Le monde du surnaturel japonais a le vent en poupe depuis quelques années ! Porté par des succès internationaux dans des extrêmes aussi éloignés que The Ring ou Naruto, ce folklore presque sans limites séduit tout autant qu’il effraie grâce à un imaginaire parfois perçu comme «décalé» mais surtout passionnant. La Kuchisake-Onna s’illustre parmi les légendes les plus connues du genre – ayant largement profité de l’effet Sadako dans les années 2000 -, et elle a participé à la création d’un stéréotype bien connu dans le monde entier : le fantôme vengeur japonais.
Où trouver la Kuchisake-Onna ?
À l’origine de toute légende japonaise, il y a une rencontre.

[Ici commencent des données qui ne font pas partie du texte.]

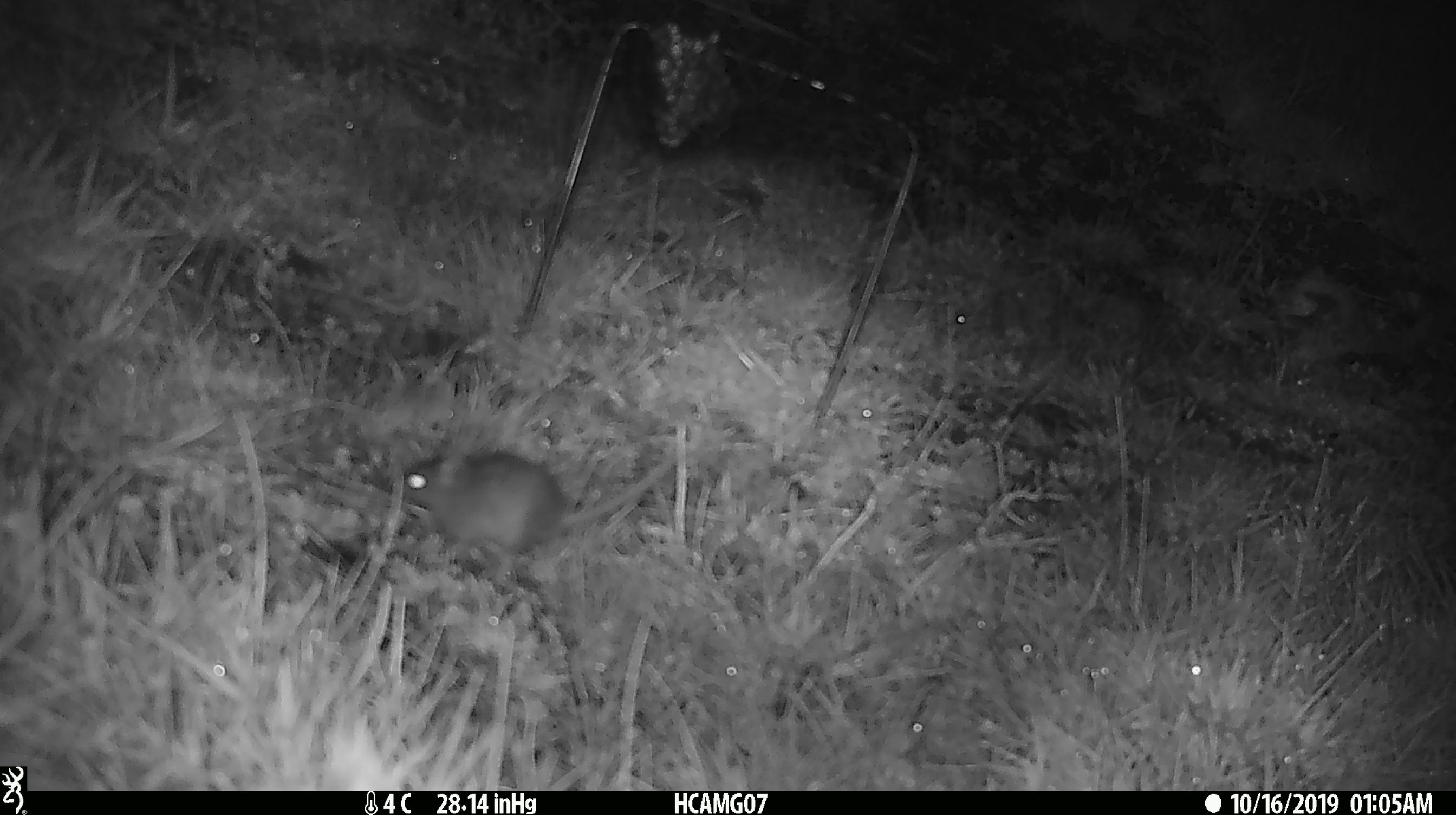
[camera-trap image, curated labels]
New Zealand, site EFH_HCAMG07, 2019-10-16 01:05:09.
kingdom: Animalia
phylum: Chordata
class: Mammalia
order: Rodentia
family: Muridae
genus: Mus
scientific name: Mus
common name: mouse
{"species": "mouse (Mus)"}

Il se dit que vous rencontrerez cette femme masquée en pleine nuit, non loin d’un poteau électrique. Ce Yōkai d’apparence tout à fait normale est vêtue d’un trench coat beige qui couvre son corps, ainsi – et c’est là son point le plus caractéristique – que d’un masque chirurgical qui lui cache une grande partie du visage. Aidant encore moins à son identification, une masse de longs cheveux sombres qui tombe souvent sur son visage tant qu’elle n’aura pas relevé le regard vers vous.
Une apparition étrange puisqu’elle se contente de se tenir là, sous la lumière d’un lampadaire et qu’elle ne fait rien d’autre… que de vous attendre. En effet, une fois que vous passerez à côté d’elle, elle vous adressera la parole et votre destin sera alors scellé.

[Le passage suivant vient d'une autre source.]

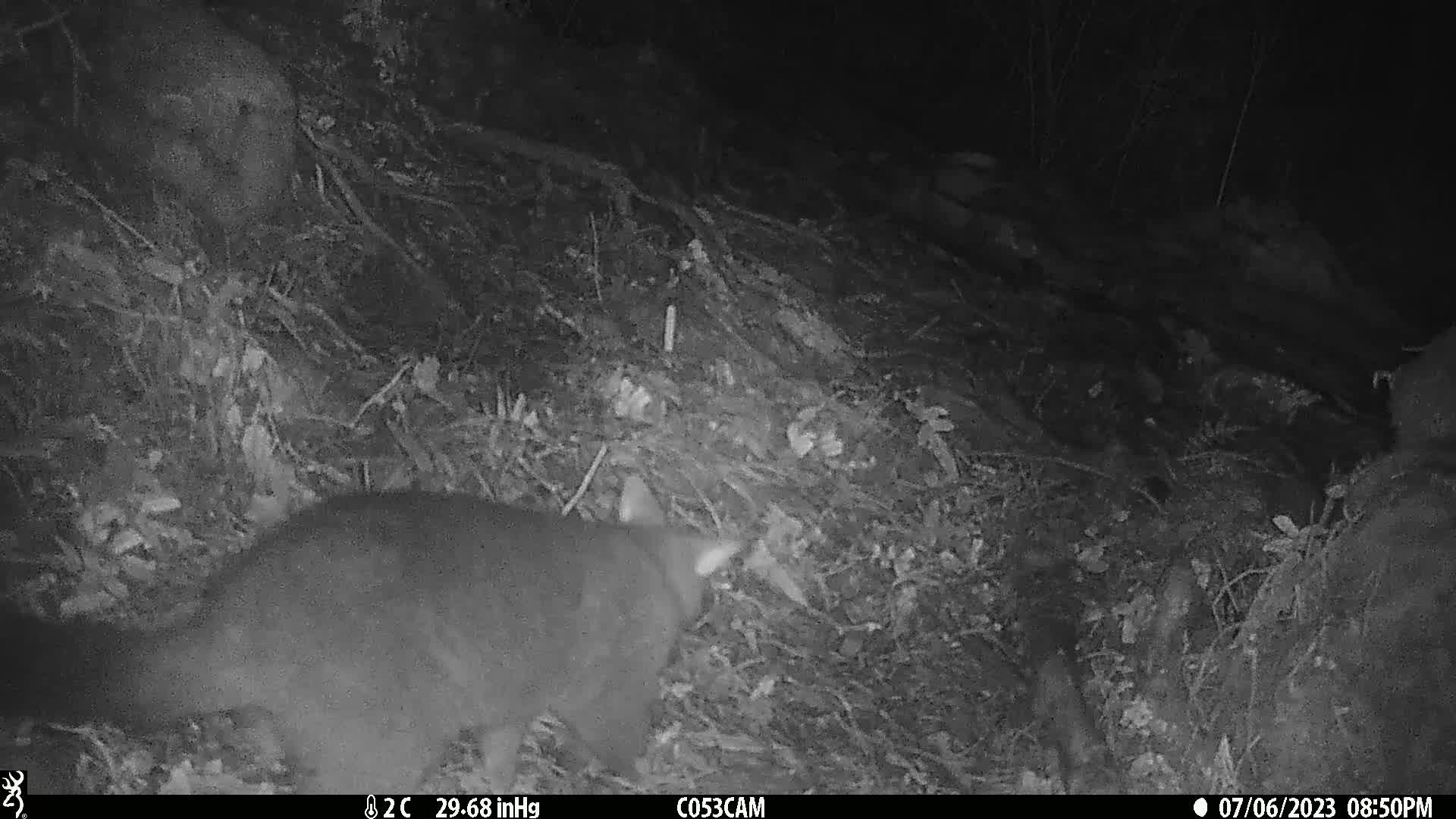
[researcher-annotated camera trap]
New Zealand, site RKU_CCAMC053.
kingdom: Animalia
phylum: Chordata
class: Mammalia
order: Diprotodontia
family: Phalangeridae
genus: Trichosurus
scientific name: Trichosurus vulpecula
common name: common brushtail possum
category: possum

Elle vous demandera alors «Suis-je belle ?» (私はきれい?), quelque soit votre réponse elle abaissera son masque pour vous faire découvrir une bouche béante, un visage tranché d’oreille en oreille et sanguinolent. L’issue la plus probable de cette rencontre est votre mort soudaine.
Yōkai à la sauce moderne : masque & trench coat
Si la définition et l’image du Yōkai peinent quelquefois à sortir de leur cadre traditionnel, de nombreuses légendes urbaines continuent de perpétuer le mythe des fantômes et monstres japonais. Une des représentations les plus connues et caractéristiques de cette modernisation est sans aucun doute possible la Kuchisake-Onna.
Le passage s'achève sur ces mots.